In this brief memoir the author attempts to come to terms with the psychological scarring she experienced as a child during the 1950s and 1960s while living in Pittsburgh and then suburban Washington. Her father was a compulsive gambler who used his daughter to help hide his gambling losses from his wife, and her mother became a shrew because her social and occupational ambitions were thwarted by her family responsibilities and her husband’s gambling disease. The most vivid memories of Dunlap’s early years concern the constant bickering and fighting between her parents. It was not until she witnessed her mother’s grief at her father’s funeral that she realized that they had, despite everything else, loved each other, and this explained why they had not chosen the easy path of divorce. Both she and her mother, Dunlap writes, were “victims of our times.”
As was true of many post-World War II Jewish families, Dunlap’s family was socially and culturally Jewish, although it was somewhat estranged from religion, a not uncommon phenomenon.

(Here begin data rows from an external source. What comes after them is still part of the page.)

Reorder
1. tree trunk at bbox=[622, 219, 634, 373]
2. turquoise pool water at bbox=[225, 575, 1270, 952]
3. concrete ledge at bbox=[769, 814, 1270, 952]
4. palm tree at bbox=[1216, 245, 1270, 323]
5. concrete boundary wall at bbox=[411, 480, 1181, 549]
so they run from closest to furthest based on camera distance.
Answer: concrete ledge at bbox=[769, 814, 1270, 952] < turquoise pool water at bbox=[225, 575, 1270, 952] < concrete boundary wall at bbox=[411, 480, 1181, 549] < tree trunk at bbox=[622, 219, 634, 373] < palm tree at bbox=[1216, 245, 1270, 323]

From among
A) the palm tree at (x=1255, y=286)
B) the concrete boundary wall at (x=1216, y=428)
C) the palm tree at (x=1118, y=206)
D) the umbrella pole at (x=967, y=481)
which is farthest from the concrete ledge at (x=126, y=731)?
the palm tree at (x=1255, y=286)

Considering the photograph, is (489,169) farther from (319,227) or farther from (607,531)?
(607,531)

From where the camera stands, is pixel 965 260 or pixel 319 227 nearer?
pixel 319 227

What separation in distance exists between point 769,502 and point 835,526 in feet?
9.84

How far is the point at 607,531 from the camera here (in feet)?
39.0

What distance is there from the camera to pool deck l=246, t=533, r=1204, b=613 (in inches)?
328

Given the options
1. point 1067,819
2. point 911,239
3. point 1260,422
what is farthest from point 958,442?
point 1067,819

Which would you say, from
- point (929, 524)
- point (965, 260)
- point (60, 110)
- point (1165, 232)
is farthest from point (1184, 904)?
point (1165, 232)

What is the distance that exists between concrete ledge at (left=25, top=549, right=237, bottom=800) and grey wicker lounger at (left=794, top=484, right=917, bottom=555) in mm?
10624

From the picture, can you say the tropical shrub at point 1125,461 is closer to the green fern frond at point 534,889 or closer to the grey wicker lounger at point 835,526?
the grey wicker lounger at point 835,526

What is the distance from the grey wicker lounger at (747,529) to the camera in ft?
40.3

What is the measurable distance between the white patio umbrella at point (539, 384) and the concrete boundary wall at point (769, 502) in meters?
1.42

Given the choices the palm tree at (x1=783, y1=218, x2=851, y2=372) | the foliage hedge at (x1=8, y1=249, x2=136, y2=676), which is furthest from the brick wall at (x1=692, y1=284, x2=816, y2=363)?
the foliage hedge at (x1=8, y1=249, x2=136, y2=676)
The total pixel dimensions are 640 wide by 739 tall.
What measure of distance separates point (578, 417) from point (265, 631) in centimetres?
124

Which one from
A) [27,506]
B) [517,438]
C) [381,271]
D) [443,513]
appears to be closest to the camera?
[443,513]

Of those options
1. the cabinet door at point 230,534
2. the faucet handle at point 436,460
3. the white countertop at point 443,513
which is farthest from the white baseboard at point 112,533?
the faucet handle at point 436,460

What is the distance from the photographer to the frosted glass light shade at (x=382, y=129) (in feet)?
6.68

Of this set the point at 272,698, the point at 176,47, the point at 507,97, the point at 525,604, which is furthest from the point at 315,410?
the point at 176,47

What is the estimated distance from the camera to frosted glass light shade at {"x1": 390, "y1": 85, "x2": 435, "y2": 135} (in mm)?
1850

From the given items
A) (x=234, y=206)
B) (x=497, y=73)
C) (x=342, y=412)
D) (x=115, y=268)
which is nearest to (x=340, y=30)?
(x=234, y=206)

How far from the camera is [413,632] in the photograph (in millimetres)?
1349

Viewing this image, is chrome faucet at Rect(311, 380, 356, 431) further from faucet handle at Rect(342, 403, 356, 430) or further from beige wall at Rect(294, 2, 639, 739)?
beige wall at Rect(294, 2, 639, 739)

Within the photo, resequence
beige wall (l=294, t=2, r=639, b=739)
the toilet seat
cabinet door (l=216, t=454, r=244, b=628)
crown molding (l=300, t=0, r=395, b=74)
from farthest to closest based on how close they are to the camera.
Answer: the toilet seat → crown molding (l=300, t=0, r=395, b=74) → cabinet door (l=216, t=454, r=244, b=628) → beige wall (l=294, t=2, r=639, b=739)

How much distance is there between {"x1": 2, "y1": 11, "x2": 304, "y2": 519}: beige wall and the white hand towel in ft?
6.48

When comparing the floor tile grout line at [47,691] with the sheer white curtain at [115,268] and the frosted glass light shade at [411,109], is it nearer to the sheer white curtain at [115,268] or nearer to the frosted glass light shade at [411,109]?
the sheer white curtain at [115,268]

When her father died in 2004, a rabbi had to be hired to perform the funeral since the family did not belong to a synagogue.

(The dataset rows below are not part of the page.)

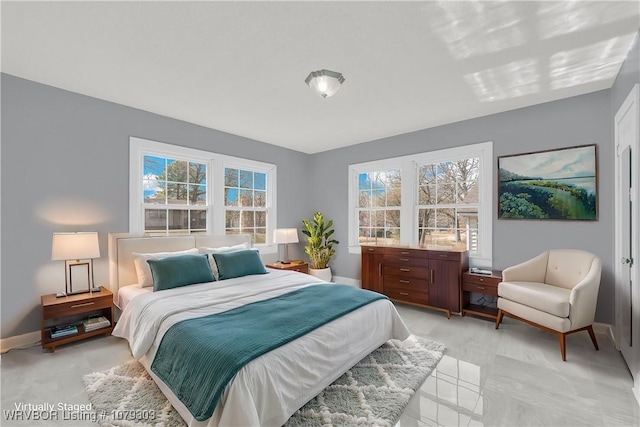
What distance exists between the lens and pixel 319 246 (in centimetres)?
548

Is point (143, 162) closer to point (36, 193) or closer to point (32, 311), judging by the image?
point (36, 193)

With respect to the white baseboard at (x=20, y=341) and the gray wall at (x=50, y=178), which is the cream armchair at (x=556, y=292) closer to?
the gray wall at (x=50, y=178)

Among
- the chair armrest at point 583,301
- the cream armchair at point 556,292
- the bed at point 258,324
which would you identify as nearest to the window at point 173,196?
the bed at point 258,324

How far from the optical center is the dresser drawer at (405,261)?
3998mm

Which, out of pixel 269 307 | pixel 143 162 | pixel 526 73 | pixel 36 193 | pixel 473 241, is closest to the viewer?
pixel 269 307

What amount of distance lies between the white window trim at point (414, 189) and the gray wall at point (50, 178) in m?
3.42

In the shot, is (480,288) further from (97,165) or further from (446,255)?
(97,165)

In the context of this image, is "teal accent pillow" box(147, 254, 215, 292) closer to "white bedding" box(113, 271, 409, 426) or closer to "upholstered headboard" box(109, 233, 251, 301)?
"white bedding" box(113, 271, 409, 426)

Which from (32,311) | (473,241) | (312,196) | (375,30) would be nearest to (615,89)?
(473,241)

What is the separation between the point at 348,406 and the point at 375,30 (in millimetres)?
2716

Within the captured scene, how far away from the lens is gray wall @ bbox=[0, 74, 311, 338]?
9.17ft

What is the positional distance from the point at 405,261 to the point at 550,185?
1.99 metres

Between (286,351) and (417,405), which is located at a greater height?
(286,351)

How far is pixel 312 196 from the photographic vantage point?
19.7 feet
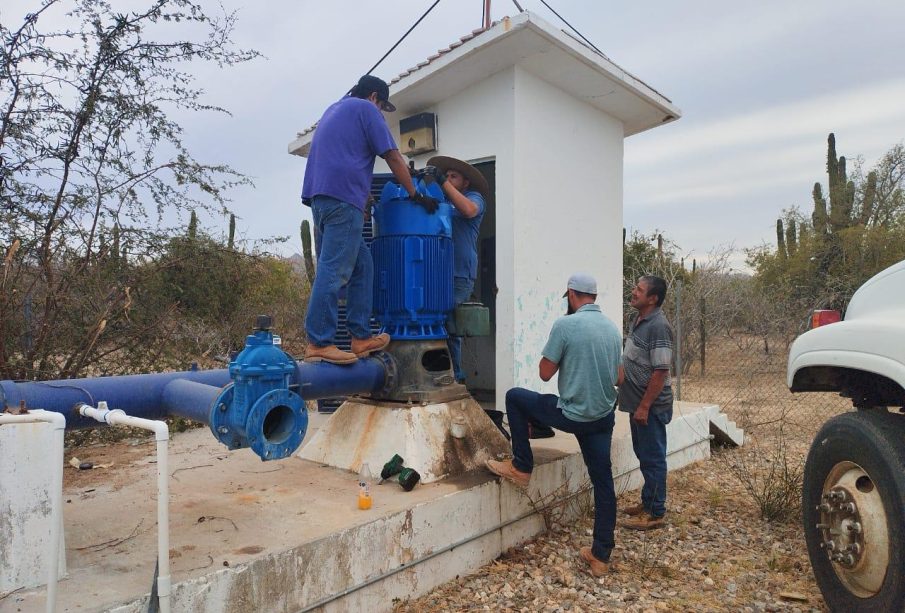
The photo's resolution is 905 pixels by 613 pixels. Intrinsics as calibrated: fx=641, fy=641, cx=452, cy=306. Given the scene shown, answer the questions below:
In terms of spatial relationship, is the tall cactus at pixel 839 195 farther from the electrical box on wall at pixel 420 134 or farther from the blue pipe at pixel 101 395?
the blue pipe at pixel 101 395

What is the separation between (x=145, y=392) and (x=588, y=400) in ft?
8.23

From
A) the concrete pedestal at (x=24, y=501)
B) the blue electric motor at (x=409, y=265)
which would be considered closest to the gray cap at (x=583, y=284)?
the blue electric motor at (x=409, y=265)

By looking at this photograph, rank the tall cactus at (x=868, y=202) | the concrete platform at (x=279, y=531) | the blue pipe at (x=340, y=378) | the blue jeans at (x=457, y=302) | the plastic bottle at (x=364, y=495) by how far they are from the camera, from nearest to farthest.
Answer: the concrete platform at (x=279, y=531)
the plastic bottle at (x=364, y=495)
the blue pipe at (x=340, y=378)
the blue jeans at (x=457, y=302)
the tall cactus at (x=868, y=202)

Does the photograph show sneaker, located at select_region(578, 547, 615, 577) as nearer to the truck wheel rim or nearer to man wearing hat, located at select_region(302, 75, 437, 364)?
the truck wheel rim

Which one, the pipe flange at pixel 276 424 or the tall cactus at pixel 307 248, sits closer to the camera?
the pipe flange at pixel 276 424

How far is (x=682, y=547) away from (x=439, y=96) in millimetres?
4567

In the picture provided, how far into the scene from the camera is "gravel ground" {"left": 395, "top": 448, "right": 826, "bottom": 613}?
145 inches

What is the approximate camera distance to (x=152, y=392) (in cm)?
336

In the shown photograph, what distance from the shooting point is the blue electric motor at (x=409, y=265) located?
4.56 m

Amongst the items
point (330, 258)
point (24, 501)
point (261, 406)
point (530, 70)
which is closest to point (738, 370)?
point (530, 70)

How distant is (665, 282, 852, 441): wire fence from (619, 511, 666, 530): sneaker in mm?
5564

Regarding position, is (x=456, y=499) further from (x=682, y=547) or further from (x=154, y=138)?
(x=154, y=138)

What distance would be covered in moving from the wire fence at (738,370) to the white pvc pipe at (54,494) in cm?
932

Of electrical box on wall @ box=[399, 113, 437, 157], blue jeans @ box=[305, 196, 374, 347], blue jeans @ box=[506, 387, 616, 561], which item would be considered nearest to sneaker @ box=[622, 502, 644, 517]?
blue jeans @ box=[506, 387, 616, 561]
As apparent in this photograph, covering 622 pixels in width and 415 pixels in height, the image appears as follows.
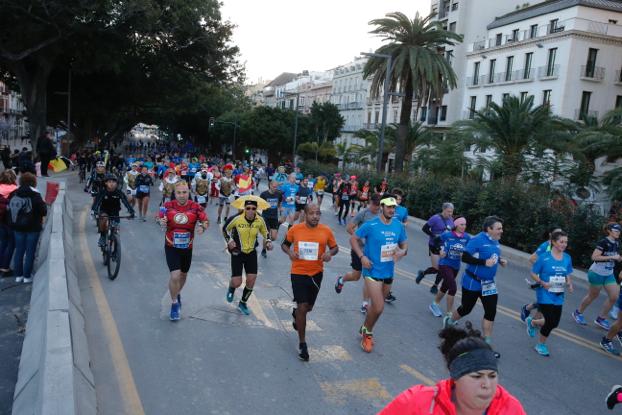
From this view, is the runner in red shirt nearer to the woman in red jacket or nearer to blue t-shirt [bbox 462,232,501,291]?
blue t-shirt [bbox 462,232,501,291]

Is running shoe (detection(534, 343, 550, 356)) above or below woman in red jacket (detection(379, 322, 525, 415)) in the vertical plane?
below

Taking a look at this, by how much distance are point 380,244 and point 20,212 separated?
5.95m

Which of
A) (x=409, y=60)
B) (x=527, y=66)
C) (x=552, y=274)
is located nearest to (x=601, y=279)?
(x=552, y=274)

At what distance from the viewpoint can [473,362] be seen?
247 cm

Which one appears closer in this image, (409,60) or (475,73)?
(409,60)

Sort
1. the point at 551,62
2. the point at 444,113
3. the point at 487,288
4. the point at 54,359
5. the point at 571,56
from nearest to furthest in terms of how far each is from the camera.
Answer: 1. the point at 54,359
2. the point at 487,288
3. the point at 571,56
4. the point at 551,62
5. the point at 444,113

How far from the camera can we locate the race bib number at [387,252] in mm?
6699

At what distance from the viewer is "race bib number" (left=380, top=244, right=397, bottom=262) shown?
670 centimetres

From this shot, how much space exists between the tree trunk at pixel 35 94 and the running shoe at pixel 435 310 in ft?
94.1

In an attempt to put her family’s troubles into context, Dunlap briefly chronicles the story of East European immigration to America, the history of Pittsburgh and of its Jews, the significance that gambling has had in the Jewish past, and the psychology of the compulsive gambler. The most important part of her account focuses on her frayed bonds with her father and mother, but the book’s brevity and its digression into other topics prevented her from fully examining them. That said, she has an interesting tale to tell.